MOBILITÉS. “Il y a trop de voitures avec une seule personne, le conducteur. Nous avons développé un réseau de bus desservant l’ensemble du territoire et qui dispose d’une gare multimodale : depuis ce mois de janvier, on est sur les deux secteurs géographiques, au Nord et au Sud. La RD 2 se transformera en boulevard urbain et une ligne exprès. Autre gros enjeu, on va mettre à jour notre PDU en 2026, {plan de déplacement urbain qui fixe la stratégie en matières de mobilités, Ndlr}. Cela se fera avec les habitants. Second axe, c’est le vélo au quotidien. Nous avons un plan pluriannuel de schéma cyclable en lien avec le département de l’Hérault. Il faut mettre un coup d’accélérateur pour que nos concitoyens utilisent davantage le vélo. Il faut également des aires de covoiturage qui n’existent pas. Le travail avec les entreprises est essentiel.”

TRANSPORTS EN COMMUN. Loïc Linarès serait-il tenté de nouer un partenariat avec son homologue de Montpellier pour que les habitants de l’Agglo de Sète bénéficient eux aussi de la même gratuité que celle dont bénéficient les habitants de la métropole de Montpellier ? Notamment pour ceux qui bossent au Clapas.
« Notre réflexion c’est de travailler avec la SNCF et la métropole, dit-il. Ce qui se posera comme question, c’est si on n’a pas la gratuité des transports ici pourquoi on l’aurait à Montpellier ? En revanche, est-ce que l’on ne pourrait pas appliquer notre tarification sociale à Montpellier ? Pourquoi pas. On souhaite y réfléchir. On le fera dans le cadre de notre PDU. Il y a aussi le projet de Serm. »
Pour Loïc Linarès, « nous avons déjà une tarification sociale pratiquement gratuite pour ceux qui en ont besoin. Si on appliquait la gratuité ici, en plus des 5 M€ dépensés, il faudrait ajouter 2 à 3 M€ supplémentaires. C’est un argent que l’on n’investirait pas ailleurs. C’est un choix. Pour l’instant, on a un équilibre. »

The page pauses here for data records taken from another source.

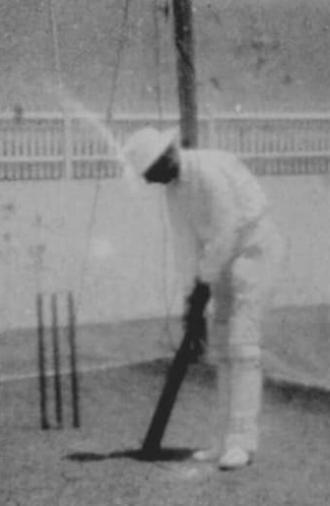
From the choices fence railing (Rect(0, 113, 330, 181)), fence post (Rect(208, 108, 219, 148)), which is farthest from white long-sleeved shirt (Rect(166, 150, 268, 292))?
fence post (Rect(208, 108, 219, 148))

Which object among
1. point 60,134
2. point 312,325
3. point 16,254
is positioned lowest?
point 312,325

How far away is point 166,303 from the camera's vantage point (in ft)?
42.7

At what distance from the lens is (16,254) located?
12.5 m

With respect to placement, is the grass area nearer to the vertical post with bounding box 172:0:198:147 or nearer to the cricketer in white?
the vertical post with bounding box 172:0:198:147

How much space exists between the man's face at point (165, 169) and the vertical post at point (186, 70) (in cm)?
344

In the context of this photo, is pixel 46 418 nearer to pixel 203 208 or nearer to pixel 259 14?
pixel 203 208

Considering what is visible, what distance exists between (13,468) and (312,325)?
615 centimetres

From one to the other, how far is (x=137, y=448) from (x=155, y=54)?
1098 inches

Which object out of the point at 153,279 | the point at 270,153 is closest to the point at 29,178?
the point at 153,279

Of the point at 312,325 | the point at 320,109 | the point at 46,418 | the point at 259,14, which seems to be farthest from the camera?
the point at 259,14

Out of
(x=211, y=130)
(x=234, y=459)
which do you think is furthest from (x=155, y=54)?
(x=234, y=459)

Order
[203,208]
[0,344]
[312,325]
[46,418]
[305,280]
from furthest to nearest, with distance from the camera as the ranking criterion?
[305,280]
[312,325]
[0,344]
[46,418]
[203,208]

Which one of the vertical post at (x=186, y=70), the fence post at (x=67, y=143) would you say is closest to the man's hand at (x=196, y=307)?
the vertical post at (x=186, y=70)

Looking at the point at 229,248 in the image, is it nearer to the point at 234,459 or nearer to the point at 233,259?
the point at 233,259
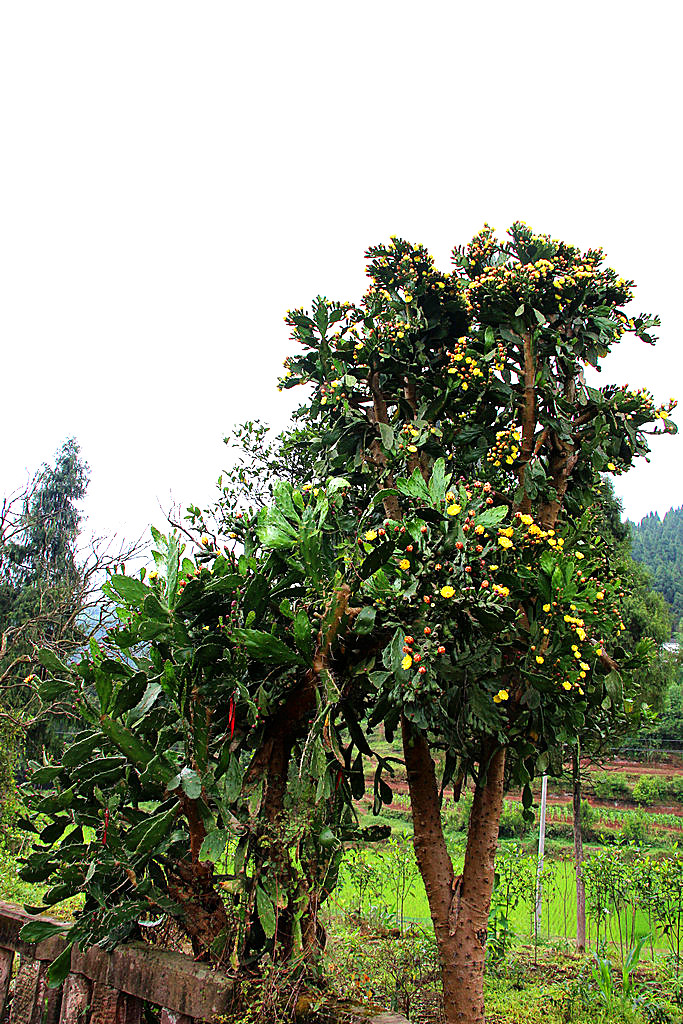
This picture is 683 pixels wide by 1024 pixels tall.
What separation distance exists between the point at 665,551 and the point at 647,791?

Le Serm est appelé aussi RER métropolitain, comme Dis-Leur vous l’a expliqué ICI. Par exemple, dans le montpelliérain, pour limiter bouchons et autosolisme, les étudiants du master Transport mobilités réseaux de l’université Paul-Valéry proposent d’améliorer la fréquence des TER – la réalisation de la LGV Montpellier-Perpignan sera déterminante – ; créer 19 lignes d’autocars sur le grand Montpellier ; recourir au transport à la demande avec des mini-bus… Plus largement, le Serm, c’est un renforcement des transports en commun dans les deux capitales régionales mais aussi dans les villes moyennes d’Occitanie De quoi changer la vie quotidienne des habitants d’Occitanie.

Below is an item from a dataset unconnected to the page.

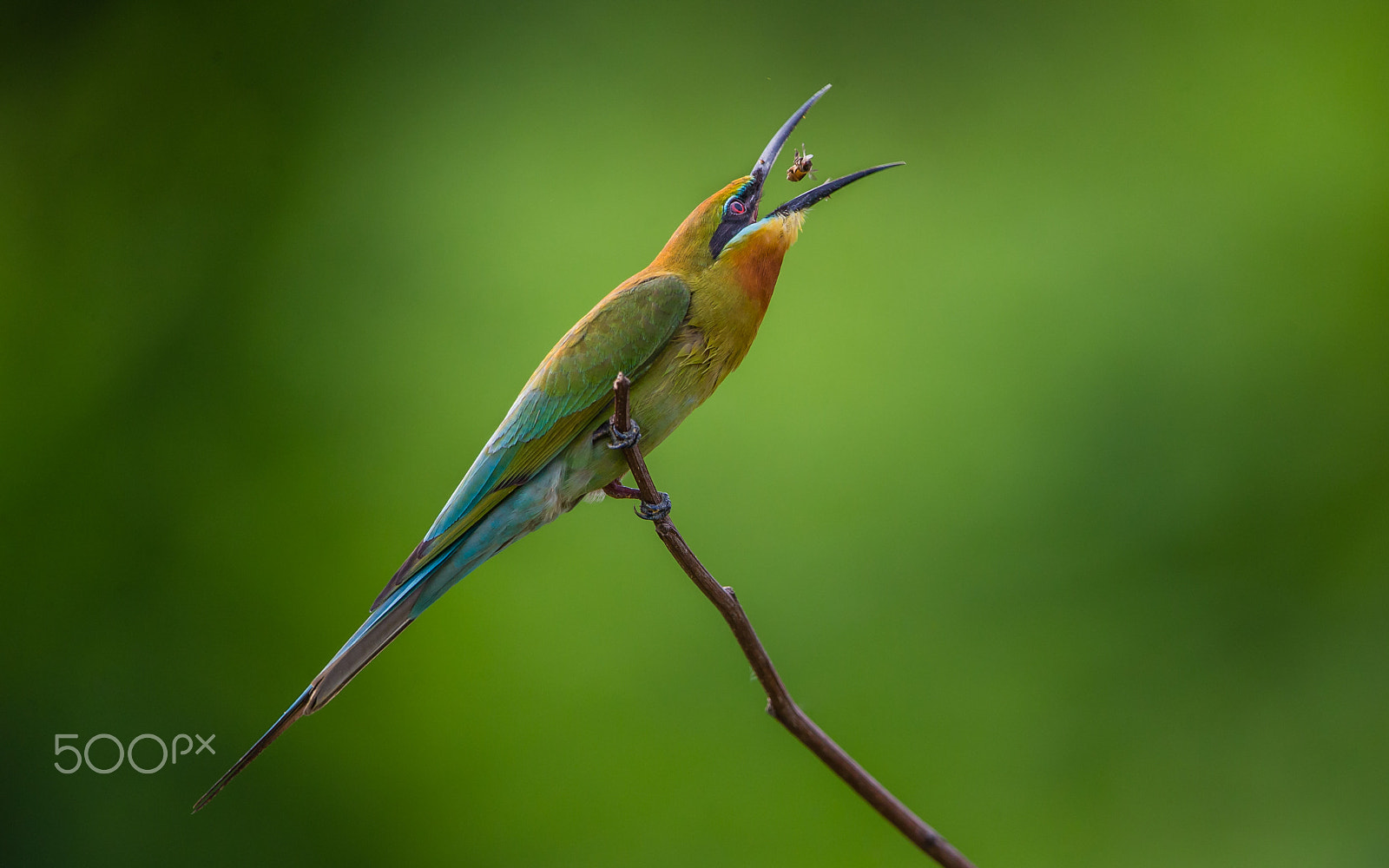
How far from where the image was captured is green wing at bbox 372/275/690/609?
6.82 feet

Ligne nouvelle, Serm, des enjeux forts

LGV. « L’objectif était de retrouver de la sérénité, pose Loïc Linarès. Le bureau d’études que nous avons mandaté nous a servi à clarifier les différentes problématiques, d’avoir une vision globale sur les enjeux. La ligne nouvelle fait partie du plan de mobilité global. Elle permet de renforcer l’utilisation de la ligne historique, de travailler le Serm.”

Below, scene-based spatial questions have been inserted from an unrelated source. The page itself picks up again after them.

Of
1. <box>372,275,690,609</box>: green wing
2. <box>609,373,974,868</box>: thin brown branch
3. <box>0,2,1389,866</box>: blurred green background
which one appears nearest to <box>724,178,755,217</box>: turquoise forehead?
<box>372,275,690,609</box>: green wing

Et de poursuivre : “Je recevais la présidente de l’association Halte lundi. Nous en avons parlé. On est d’accord sur la ligne nouvelle mais la manière dont elle se met en place. Et les conséquences sur le territoire. Ce que l’on sait c’est que l’on ne pourra pas revenir sur le tracé, vu que la DUP a été validée. On est dans la phase de la création de cette LGV. Nous, on fera le lien avec la ligne historique. La desserte de la gare de Sète, par exemple, il faut plus de TER au quotidien avec une amplitude horaire plus importante pour que cela serve nos travailleurs et nos jeunes. Plus de fret aussi : nous avons une nouvelle plateforme sur le port. C’est aussi faire le lien avec la gare SNCF Sud de France ; on sait que nous n’aurons pas 100 % des TGV actuels à terme ; mais si on arrive à en avoir 50 %, pour les 50 % autres que l’on puisse aller les récupérer facilement à Sud de France par le TER sans en passer par Saint-Roch. Et le maintien à 100 ans de la ligne historique. »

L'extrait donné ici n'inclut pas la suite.